§ Exercise aim
State how many lines in the data below contain the string "stick", and reply with that number alone.

━━━ Given data

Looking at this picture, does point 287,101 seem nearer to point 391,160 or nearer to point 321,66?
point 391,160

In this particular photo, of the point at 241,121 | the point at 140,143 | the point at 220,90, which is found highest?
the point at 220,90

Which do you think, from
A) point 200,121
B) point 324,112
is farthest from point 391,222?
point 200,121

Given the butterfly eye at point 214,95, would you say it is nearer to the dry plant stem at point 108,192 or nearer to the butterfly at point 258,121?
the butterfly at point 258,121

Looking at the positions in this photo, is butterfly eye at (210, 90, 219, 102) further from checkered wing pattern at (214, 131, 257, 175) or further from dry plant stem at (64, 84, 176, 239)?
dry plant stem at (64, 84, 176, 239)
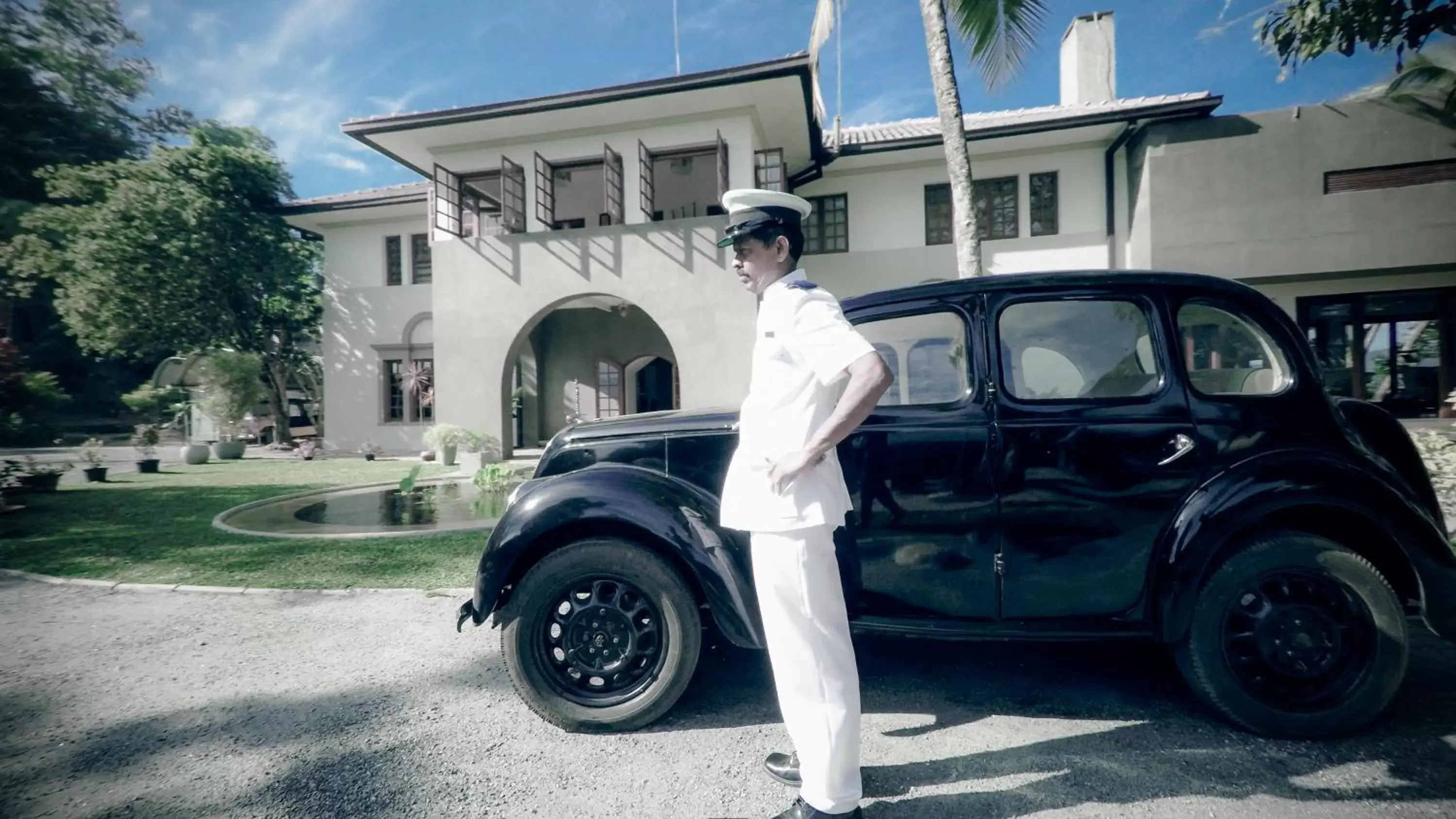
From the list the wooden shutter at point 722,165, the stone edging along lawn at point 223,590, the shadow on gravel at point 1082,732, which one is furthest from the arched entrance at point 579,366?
the shadow on gravel at point 1082,732

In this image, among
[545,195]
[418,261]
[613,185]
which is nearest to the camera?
[613,185]

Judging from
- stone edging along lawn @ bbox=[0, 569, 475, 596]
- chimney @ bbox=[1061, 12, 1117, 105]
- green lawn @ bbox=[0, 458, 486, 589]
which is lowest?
stone edging along lawn @ bbox=[0, 569, 475, 596]

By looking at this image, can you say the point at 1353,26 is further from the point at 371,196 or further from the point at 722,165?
the point at 371,196

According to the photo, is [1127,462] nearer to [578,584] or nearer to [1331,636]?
[1331,636]

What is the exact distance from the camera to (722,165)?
40.1ft

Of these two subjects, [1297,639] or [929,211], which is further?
[929,211]

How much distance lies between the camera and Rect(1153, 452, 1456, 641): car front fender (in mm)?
2449

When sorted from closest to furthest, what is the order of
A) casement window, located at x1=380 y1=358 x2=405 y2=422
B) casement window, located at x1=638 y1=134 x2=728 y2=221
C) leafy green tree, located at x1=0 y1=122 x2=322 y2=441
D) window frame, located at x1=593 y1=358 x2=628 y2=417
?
→ casement window, located at x1=638 y1=134 x2=728 y2=221 < leafy green tree, located at x1=0 y1=122 x2=322 y2=441 < window frame, located at x1=593 y1=358 x2=628 y2=417 < casement window, located at x1=380 y1=358 x2=405 y2=422

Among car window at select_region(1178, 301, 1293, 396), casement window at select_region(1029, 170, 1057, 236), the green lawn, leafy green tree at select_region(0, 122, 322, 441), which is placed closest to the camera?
car window at select_region(1178, 301, 1293, 396)

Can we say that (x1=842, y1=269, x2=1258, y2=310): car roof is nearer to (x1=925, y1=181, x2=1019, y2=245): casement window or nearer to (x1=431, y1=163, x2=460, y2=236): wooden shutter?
(x1=925, y1=181, x2=1019, y2=245): casement window

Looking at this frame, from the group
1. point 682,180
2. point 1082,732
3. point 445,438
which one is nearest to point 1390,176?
point 682,180

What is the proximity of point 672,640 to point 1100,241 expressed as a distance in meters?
15.3

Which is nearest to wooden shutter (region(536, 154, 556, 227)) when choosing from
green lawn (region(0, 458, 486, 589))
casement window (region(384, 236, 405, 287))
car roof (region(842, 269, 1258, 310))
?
green lawn (region(0, 458, 486, 589))

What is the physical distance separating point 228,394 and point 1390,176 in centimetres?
2723
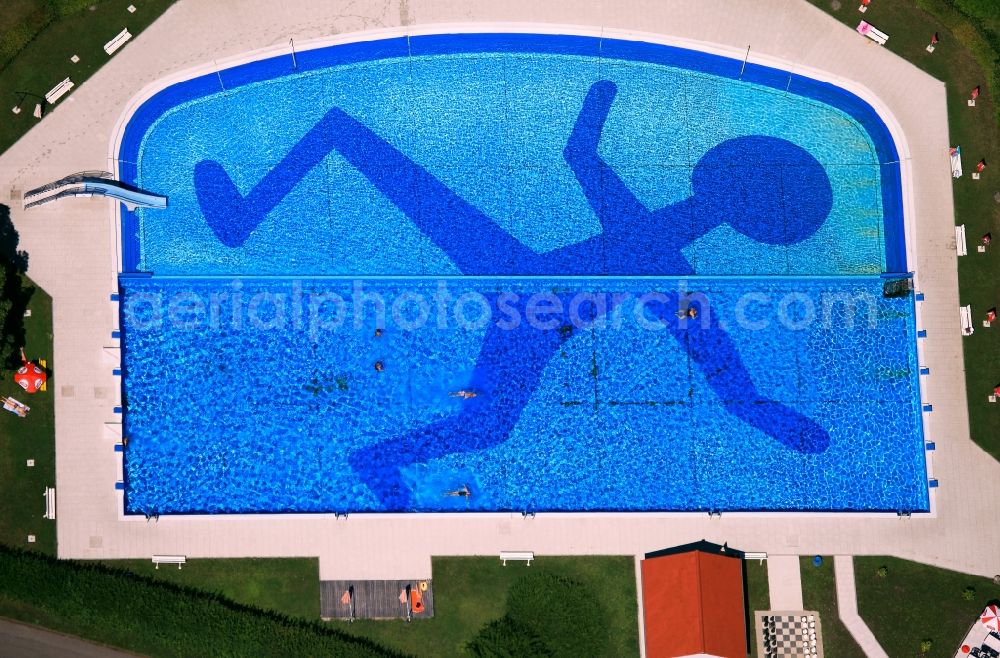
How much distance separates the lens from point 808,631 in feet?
52.6

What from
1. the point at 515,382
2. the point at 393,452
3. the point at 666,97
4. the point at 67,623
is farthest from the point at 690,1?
the point at 67,623

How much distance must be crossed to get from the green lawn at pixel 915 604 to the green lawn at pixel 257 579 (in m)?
12.8

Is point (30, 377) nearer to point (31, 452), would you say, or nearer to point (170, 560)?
point (31, 452)

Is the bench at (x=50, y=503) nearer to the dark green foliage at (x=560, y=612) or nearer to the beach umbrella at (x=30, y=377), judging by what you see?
the beach umbrella at (x=30, y=377)

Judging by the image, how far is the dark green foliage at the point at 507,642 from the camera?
15805mm

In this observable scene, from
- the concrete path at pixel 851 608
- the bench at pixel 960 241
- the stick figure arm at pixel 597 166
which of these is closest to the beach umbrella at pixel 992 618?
the concrete path at pixel 851 608

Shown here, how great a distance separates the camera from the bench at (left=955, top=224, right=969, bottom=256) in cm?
1675

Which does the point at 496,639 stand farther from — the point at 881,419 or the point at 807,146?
the point at 807,146

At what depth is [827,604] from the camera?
1612cm

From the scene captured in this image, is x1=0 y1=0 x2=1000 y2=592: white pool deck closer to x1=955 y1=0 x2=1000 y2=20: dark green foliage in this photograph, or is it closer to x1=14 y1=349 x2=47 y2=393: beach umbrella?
x1=14 y1=349 x2=47 y2=393: beach umbrella

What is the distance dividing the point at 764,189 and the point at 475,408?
8.77 m

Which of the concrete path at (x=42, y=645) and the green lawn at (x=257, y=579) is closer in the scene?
the concrete path at (x=42, y=645)

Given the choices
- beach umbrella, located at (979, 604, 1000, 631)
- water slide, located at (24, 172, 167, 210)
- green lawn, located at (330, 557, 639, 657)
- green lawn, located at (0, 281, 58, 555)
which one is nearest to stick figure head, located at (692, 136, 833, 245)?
green lawn, located at (330, 557, 639, 657)

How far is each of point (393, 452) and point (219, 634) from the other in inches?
224
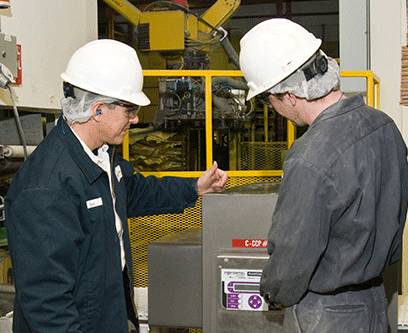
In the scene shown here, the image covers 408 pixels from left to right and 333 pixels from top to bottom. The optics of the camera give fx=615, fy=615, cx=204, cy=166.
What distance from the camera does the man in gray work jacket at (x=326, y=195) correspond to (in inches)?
57.6

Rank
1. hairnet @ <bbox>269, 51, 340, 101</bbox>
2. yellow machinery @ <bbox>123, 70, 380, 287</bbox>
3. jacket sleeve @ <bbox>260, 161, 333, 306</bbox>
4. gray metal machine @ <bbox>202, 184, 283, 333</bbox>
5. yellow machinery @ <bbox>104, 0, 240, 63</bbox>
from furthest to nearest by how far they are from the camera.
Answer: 1. yellow machinery @ <bbox>104, 0, 240, 63</bbox>
2. yellow machinery @ <bbox>123, 70, 380, 287</bbox>
3. gray metal machine @ <bbox>202, 184, 283, 333</bbox>
4. hairnet @ <bbox>269, 51, 340, 101</bbox>
5. jacket sleeve @ <bbox>260, 161, 333, 306</bbox>

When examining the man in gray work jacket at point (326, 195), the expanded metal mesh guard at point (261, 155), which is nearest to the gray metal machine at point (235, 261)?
the man in gray work jacket at point (326, 195)

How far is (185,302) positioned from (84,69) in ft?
2.59

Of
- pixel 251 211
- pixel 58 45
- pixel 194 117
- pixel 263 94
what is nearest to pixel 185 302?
Result: pixel 251 211

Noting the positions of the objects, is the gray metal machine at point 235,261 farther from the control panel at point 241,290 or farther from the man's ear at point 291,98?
the man's ear at point 291,98

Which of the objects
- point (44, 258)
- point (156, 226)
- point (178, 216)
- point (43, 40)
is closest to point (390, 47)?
point (178, 216)

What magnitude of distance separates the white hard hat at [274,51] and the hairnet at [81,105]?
15.7 inches

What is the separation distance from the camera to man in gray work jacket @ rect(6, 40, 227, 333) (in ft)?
5.07

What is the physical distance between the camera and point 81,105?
170 centimetres

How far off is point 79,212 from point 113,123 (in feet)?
0.89

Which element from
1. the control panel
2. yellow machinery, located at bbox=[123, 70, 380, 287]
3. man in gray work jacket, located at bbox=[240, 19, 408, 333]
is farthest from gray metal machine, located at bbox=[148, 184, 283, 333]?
yellow machinery, located at bbox=[123, 70, 380, 287]

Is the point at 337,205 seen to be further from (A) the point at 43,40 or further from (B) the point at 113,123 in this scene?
(A) the point at 43,40

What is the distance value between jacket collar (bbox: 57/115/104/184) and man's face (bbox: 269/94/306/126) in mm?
522

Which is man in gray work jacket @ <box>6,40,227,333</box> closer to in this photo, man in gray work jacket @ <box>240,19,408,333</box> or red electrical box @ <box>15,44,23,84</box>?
man in gray work jacket @ <box>240,19,408,333</box>
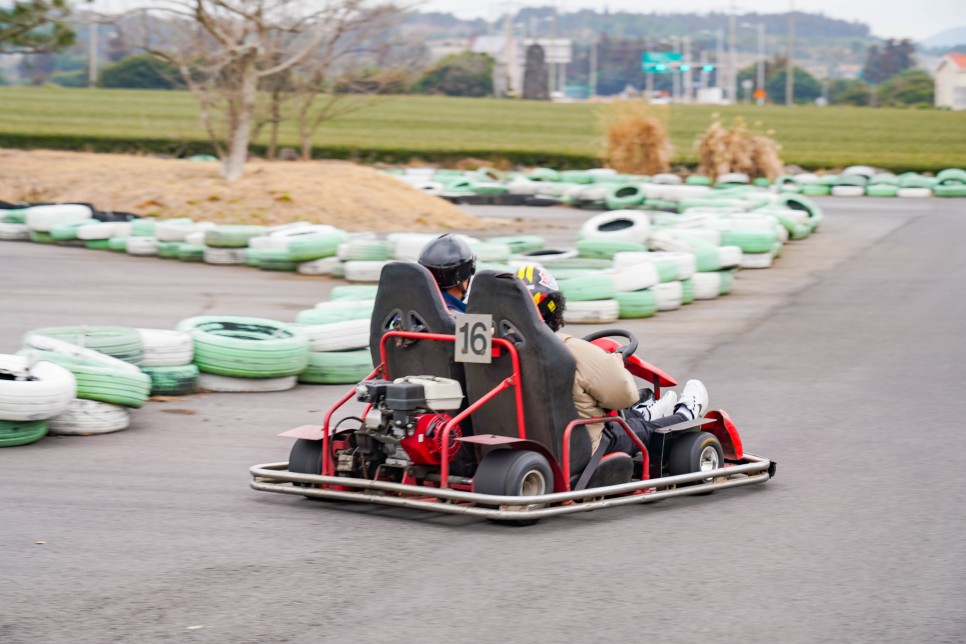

━━━━━━

§ Expected output
2